• [SOURCE TEXT]
--- START ---

As depicted in Fig. 7, the *readReg-AES* instruction shares the same opcode as *load-AES* and transmits the data similarly. The key difference is that the data transfer occurs directly between the Register File and the AES core, as indicated by the 7th bit.

Fig. 7. readReg-AES Instruction Format

The *store-AES* stores four consecutive sets of 32-bit data from the output buffer to the memory. As shown in Fig. 8, *store-AES* instruction uses bits 0 to 6 for the opcode and bits 7 to 11 for the source register, which encompasses the memory address. The rest of the bits remain unused.



As illustrated in Fig. 9, The *writeReg-AES* also shares the same opcode with *Store-AES* and only differs in the data transaction location. This opcode is intended to store the data in the Register File instead of memory, thereby reducing the overhead for certain tasks.

Fig. 9. writeReg-AES Instruction Format

## D) Integration of AES Encryption Core into AFTAB:

This part attempts to elucidate the process of ASE core integration into the AFTAB processor. As shown in Fig. 10, the AES core is placed in AFTAB, and it has interfaces with DARU and DAWU for reading/writing from/to the memory. The AES core also has connections with the register files and the controller units.

Once AFTAB's controller detects the opcode of *load-AES* or *store-AES* instruction, it traverses to the corresponding state dedicated to these instructions. In *load-AES* execution states, the controller starts reading from memory through DARU and storing the data in the AES core's input buffer, and it also starts the AES core. In *store-AES* execution states, the controller starts writing the AES core's output buffer to the memory through DAWU.

#### V. IMPLEMENTATION AND RESULT

This section explores both the software and hardware implementation of the AES encryption algorithm, providing a comprehensive comparison between the two approaches.

A) Verification Results:

To verify the encryption and decryption, the unit processed a  $32 \times 32$ -pixel image. The image data, transformed into  $32 \times 32$  8-bit segments, is stored as eight packs of four 32-bit data, requiring 32 load instructions to fill the input buffer in 8 iterations for encryption. The encrypted data is then fed back to the unit for decryption. The results show that the decrypted image closely matches the original, confirming the accuracy of the AES core. As shown in Fig. 11, the decrypted image closely matches the original, demonstrating high precision and confirming the accuracy and reliability of the AES core integrated into the RISC-V processor.

Fig. 12 presents an example of an 8-bit  $512 \times 512$  example for encryption results. In this example, the image was gray-





Fig. 11. Original Image, Encrypted Image, and Decrypted Image in order



scaled and fed to the unit in 128-bit packs. The encrypted output was later partitioned in its original form, and the right image was obtained, indicating a thorough encryption. Its decrypted image was identical to the original picture proving its high accuracy. Demonstrating the process across multiple image processing case studies and decrypting them showed that the AES Unit exhibits high precision with negligible error.

--- END ---

• [DATA EXCERPT]

--- START ---

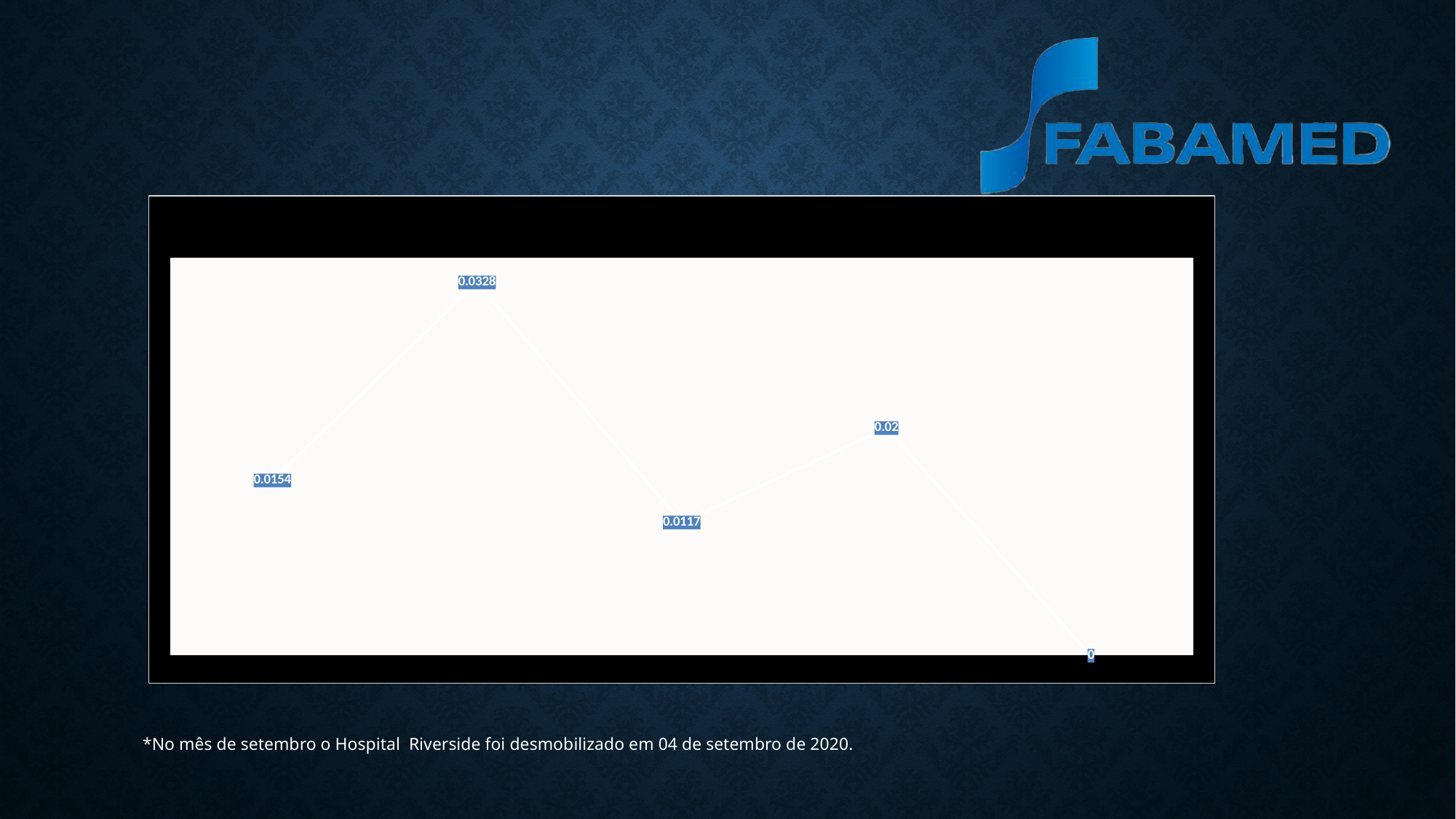
What is the difference between the second data point (0.0328) and the first data point (0.0154) on the line chart? 0.0174 What is the lowest value shown on the line chart? 0 What kind of chart is shown on the slide? line chart Which is larger on the line chart: the fourth data point or the third data point? the fourth data point (0.02) What is the value of the fourth data point from the left on the line chart? 0.02 Does the line rise or fall between the fourth and the fifth data point? fall What is the value of the third data point from the left on the line chart? 0.0117 What is the highest value shown on the line chart? 0.0328 How many data points are plotted on the line chart? 5 What is the value of the first (leftmost) data point on the line chart? 0.0154 What is the value of the last (rightmost) data point on the line chart? 0 What is the value of the second data point from the left on the line chart? 0.0328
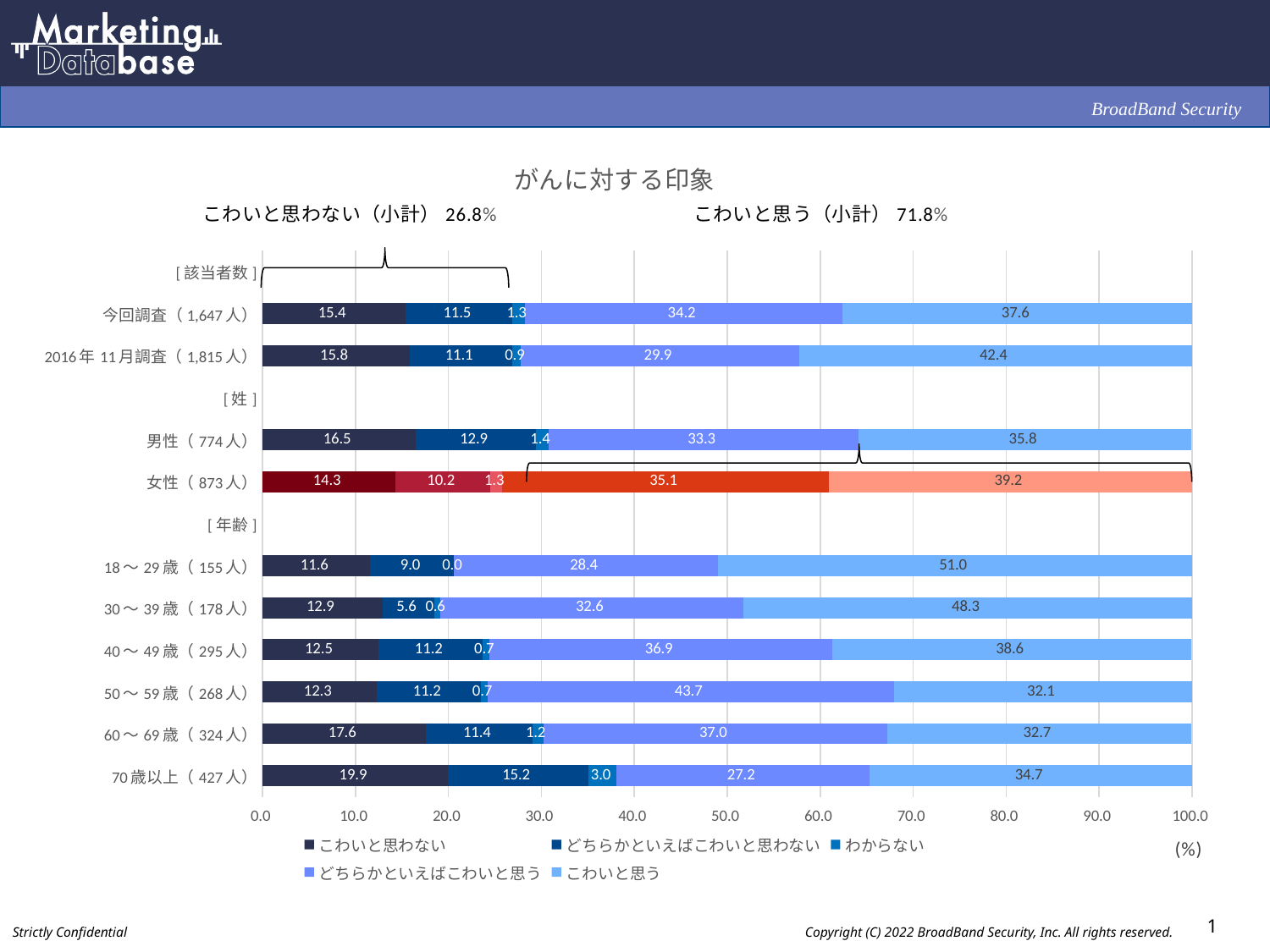
What is the value of こわいと思う for 18～29歳 (155人)? 51.0 What is the difference between the こわいと思う values for 男性 (774人) and 女性 (873人)? 3.4 What is the value of どちらかといえばこわいと思う for 50～59歳 (268人)? 43.7 Which category has the highest value for こわいと思う? 18～29歳 (155人) How many series does the legend list? 5 Which is larger, the どちらかといえばこわいと思う value for 今回調査 (1,647人) or for 2016年11月調査 (1,815人)? 今回調査 (1,647人) What is the value of こわいと思わない for 70歳以上 (427人)? 19.9 What is the こわいと思う (小計) percentage shown above the chart? 71.8% Which category has the lowest value for どちらかといえばこわいと思わない? 30～39歳 (178人) What is the title of the chart? がんに対する印象 What is the value of わからない for 2016年11月調査 (1,815人)? 0.9 What type of chart is shown on the slide? Stacked bar chart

--- END ---

• [WORK TASK 1] From the AES core text, write out the passage starting at "This section explores" and ending at "the two approaches.".
• [WORK TASK 2] According to the AES core text, which bits of the store-AES instruction hold the source register?

• [EXERCISE SOLUTION 1]
This section explores both the software and hardware implementation of the AES encryption algorithm, providing a comprehensive comparison between the two approaches.

• [EXERCISE SOLUTION 2] Bits 7 to 11.